**Task:** Write out everything in the listing from the line containing "Which option out" down to its final line, switching each "icy surface" to "frozen surface" and leaving all other text unchanged.

[Records excerpted from a collection]
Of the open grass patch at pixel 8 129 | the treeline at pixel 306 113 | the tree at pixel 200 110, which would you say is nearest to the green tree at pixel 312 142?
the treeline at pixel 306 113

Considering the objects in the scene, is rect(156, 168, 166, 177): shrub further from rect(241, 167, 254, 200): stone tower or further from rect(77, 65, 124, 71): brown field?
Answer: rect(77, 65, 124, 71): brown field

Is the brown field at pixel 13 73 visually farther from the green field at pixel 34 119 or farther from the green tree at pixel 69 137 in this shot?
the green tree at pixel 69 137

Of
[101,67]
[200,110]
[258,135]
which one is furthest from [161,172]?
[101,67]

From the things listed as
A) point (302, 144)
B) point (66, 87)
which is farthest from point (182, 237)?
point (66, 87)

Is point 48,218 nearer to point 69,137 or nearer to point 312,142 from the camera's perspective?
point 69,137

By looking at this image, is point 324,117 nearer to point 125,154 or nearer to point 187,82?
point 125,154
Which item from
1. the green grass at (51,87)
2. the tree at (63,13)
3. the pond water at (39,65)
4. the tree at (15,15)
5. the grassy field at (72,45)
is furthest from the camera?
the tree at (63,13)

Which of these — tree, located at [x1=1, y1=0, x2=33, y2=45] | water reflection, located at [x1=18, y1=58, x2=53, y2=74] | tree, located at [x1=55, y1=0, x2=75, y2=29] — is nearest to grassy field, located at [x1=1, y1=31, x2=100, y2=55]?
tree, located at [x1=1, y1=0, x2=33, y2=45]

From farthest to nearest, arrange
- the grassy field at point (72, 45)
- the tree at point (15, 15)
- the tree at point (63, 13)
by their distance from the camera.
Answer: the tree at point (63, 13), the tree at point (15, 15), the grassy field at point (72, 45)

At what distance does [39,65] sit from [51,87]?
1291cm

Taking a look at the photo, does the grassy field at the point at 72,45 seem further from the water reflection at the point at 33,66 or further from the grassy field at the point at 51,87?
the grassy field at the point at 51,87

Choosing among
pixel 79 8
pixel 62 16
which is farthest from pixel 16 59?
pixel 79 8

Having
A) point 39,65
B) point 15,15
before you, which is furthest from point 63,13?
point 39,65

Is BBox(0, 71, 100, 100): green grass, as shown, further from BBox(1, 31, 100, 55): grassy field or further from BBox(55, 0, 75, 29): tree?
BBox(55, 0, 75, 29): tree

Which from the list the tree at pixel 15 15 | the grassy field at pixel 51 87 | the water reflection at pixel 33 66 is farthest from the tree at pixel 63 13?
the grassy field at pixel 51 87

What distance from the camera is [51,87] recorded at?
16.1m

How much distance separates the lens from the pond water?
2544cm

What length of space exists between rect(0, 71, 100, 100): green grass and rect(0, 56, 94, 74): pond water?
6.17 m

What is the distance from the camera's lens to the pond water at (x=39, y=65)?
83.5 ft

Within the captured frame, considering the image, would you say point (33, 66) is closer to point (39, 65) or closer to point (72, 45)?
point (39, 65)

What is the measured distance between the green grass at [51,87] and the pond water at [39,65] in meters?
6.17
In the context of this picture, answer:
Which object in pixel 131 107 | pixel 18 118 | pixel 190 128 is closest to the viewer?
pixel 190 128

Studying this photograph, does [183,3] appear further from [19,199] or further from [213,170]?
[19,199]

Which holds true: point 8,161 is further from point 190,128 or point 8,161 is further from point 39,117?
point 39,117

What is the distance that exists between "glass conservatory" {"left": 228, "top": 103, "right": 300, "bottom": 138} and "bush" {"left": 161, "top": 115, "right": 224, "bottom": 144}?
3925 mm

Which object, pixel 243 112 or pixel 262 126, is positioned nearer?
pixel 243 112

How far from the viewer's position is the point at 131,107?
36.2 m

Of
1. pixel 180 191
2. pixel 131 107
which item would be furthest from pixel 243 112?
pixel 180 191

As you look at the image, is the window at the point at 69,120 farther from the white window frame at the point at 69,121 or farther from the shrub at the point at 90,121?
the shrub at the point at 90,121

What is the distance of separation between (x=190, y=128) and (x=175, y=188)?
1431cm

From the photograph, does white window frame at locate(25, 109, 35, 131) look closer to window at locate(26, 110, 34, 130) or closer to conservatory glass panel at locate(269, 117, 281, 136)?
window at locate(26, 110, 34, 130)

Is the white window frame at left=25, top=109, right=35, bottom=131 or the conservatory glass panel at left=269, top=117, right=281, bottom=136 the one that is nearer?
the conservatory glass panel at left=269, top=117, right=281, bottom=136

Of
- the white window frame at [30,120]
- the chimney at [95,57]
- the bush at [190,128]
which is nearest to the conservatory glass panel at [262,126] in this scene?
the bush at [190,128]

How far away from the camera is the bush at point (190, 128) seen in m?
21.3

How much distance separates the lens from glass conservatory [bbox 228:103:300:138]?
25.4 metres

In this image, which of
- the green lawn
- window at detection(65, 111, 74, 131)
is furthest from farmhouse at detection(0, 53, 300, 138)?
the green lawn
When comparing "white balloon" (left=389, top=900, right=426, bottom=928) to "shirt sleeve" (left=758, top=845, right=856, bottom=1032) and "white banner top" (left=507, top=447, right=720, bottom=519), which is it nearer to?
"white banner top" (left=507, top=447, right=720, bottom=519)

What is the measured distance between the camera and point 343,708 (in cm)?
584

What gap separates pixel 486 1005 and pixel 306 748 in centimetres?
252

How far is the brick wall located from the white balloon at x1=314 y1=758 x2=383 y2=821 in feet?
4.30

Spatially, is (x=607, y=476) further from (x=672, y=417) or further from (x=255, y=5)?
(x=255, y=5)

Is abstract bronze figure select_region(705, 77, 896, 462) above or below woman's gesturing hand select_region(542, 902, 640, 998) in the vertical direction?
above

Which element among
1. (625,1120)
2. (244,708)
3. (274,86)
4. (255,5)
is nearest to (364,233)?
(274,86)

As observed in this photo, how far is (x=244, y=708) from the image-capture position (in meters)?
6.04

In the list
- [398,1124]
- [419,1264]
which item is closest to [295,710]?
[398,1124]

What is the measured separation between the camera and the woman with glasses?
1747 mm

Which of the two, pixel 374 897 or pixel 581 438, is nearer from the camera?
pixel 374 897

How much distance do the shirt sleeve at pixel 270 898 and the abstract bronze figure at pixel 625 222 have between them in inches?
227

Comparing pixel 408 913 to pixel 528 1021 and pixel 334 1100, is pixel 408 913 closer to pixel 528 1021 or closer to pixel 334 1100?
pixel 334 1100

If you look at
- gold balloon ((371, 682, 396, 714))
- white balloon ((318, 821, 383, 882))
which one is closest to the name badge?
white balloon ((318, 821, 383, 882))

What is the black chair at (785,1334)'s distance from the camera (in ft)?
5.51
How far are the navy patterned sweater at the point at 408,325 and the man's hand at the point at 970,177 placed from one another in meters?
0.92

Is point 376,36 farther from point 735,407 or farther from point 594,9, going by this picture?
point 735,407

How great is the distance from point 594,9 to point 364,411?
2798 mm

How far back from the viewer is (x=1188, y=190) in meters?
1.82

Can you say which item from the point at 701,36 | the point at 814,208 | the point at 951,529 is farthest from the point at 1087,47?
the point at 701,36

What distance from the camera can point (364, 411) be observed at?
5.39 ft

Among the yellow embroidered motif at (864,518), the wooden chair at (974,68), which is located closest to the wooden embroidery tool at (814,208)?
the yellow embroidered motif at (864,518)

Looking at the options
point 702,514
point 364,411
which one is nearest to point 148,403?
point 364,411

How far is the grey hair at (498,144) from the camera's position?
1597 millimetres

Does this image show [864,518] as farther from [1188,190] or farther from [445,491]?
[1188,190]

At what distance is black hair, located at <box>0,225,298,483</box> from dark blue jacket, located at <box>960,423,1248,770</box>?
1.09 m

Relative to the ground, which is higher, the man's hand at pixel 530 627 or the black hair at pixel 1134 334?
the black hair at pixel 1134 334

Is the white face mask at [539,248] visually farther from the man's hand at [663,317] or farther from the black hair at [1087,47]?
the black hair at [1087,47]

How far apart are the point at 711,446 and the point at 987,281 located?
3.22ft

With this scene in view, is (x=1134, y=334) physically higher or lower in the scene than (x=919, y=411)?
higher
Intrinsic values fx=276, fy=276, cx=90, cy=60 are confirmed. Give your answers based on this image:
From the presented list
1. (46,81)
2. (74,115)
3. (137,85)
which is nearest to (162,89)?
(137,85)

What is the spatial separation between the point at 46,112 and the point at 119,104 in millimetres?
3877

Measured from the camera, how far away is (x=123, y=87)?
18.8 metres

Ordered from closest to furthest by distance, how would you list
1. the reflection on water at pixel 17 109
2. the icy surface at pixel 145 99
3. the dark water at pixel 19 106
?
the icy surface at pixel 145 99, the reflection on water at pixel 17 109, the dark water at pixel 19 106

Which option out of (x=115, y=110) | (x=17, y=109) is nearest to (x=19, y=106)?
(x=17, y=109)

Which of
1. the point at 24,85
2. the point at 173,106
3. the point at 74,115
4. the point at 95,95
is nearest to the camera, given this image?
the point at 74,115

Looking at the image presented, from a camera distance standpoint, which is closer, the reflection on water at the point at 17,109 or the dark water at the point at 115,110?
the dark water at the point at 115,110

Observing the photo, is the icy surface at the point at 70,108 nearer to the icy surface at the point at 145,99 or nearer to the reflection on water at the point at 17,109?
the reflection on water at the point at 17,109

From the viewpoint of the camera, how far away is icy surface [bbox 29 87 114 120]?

**Response below:**
Which option out of (x=115, y=110) | (x=17, y=109) is nearest to (x=19, y=106)?
(x=17, y=109)

Which of
1. the point at 24,85
2. the point at 173,106
3. the point at 74,115
4. the point at 95,95
is nearest to the camera, given this image?
the point at 74,115

Looking at the image presented, from a camera distance standpoint, which is closer, the reflection on water at the point at 17,109 or the dark water at the point at 115,110?
the dark water at the point at 115,110

Observing the photo, is the frozen surface at the point at 70,108 nearer to the frozen surface at the point at 145,99 or nearer to the reflection on water at the point at 17,109?
the reflection on water at the point at 17,109

From the viewpoint of the camera, how far away is frozen surface [bbox 29 87 114 120]?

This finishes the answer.